What is Gnosticism?

I have seen a few different definitions of Gnosticism. Some define Gnosticism as a continuous movement, treating sects like the Sethians and Valentinians as schools of thought within it. Others view Gnosticism as a distinct school of thought, which some sects included in a way a sect might include Docetism or Trinitarianism. Still, I have seen others define Gnosticism by example, as an umbrella term for a variety of sects. There is also a select niche of scholars who argue that Gnosticism is a modern construct, and not something that existed before the 17th century.

There are a few edge cases. Marcionism, Catharism, Manichaeism, and Swedenborgianism are four schools of thought that I see consistent disagreement on whether they count as Gnostic or not. Discussions on each of these might warrant their own threads and help us narrow our own definitions.
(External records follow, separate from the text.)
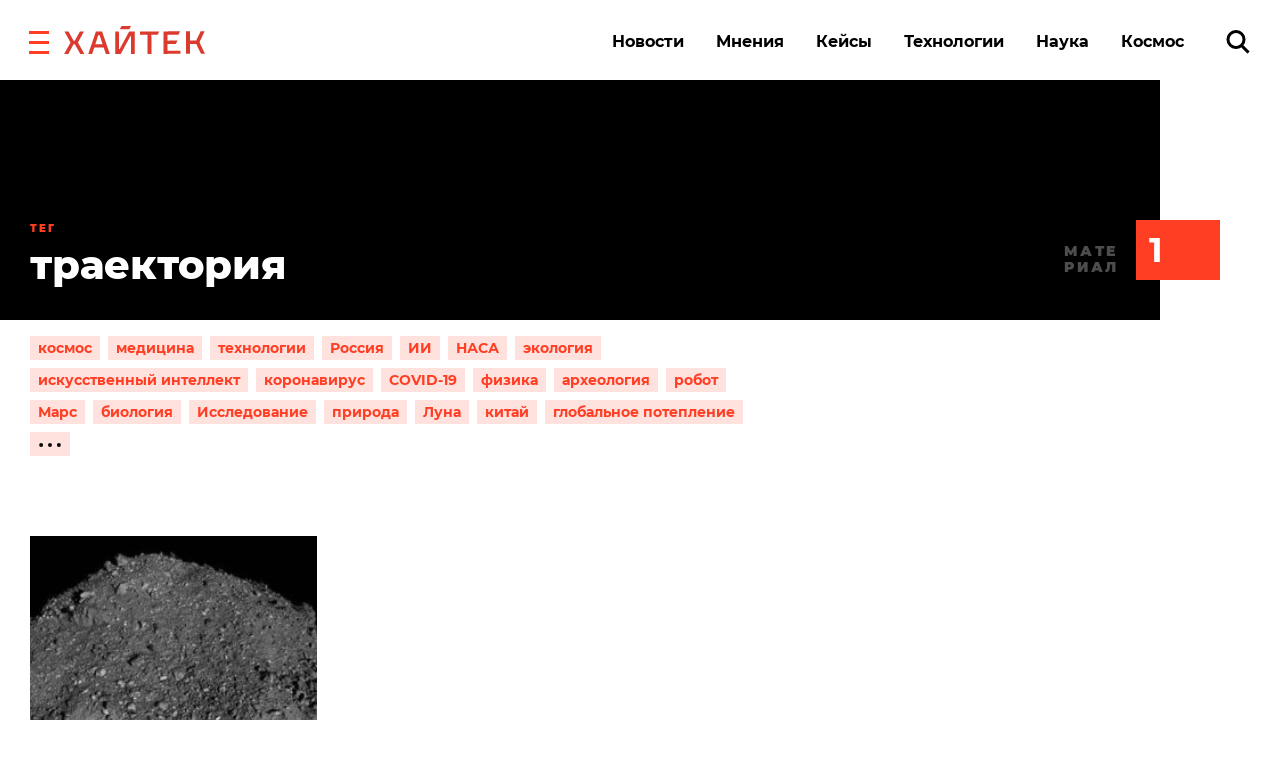

--- FILE ---
content_type: text/html
request_url: https://v1.mpsuadv.ru/script
body_size: 295
content:
<p><script>
 try { 
 document.cookie = "_mpsu_id=sOoaoMBneqFjVTOHAZOKkyXGR32AGsAC;path=/;max-age=5184000000;secure;samesite=none;domain=.hightech.fm";
 var cookies2 = document.cookie;

 if (cookies2.indexOf('_mpsu_id=sOoaoMBneqFjVTOHAZOKkyXGR32AGsAC') !== -1) {
 window.parent.postMessage({ cookieEnabled: true }, '*');
 } else {
 window.parent.postMessage({ cookieEnabled: false }, '*');
 }
 } catch (e) {
 window.parent.postMessage({ cookieEnabled: false }, '*');

 }
</script></p>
I have seen two major listings of what beliefs group Gnostic sects together in general terms. The first is a short list:

  • Dualistic cosmology (spirit vs matter)
  • Dualistic theology (Monad vs Demiurge)
  • Salvation through Gnosis

The second is a longer list, which I have taken from GnosisForAll:

  • A belief in hidden salvific knowledge, and in personal experiental revelation of the divine – gnosis.
  • A pronounced spirit/matter duality with a negative view of the latter. In most Gnostic traditions this duality was produced by a divine mistake or catastrophe that resulted in both the genesis of the material world and its imperfect nature (see the fall of Sophia and other such accounts).
  • A ‘Demiurgic’ figure(s) responsible for shaping the material cosmos – who is not only seperate from the highest transcendent God (the Monad), but in fact quite far removed from such.
  • An emanationist scheme of divine beings (Aeons) that stretches from the highest unknowable God at the very top, down to the material world.
  • A belief in a Saviour/revealer figure(s), who has descended down from the Pleroma (the divine, spiritual world above) in order to help free humanity and teach salvific gnosis.
  • A belief in a ‘divine spark’ (Pneuma) carried within us all. A piece of the divine sundered from its source, which in station is exalted far above the material world in which it finds itself, and which longs to escape the cycle of incarnation in order to return to its home in the Pleroma above. As such, to the ancient Gnostics, knowledge of God and knowledge of the self were but one and the same.

How do you feel about these definitions? Do you see Gnosticism as a meaningful label? Is it its own doctrine, a broader movement, or a group of related sects? What beliefs do you see as defining Gnosticism?

I personally see Gnosticism as its own doctrine and see the short list as defining the bare minimum beliefs. Do you think I’m being too strict? Not strict enough? Do you have your own criteria? Let the forum know in a reply! This is a divisive topic, so it’s good to get a variety of opinions out there.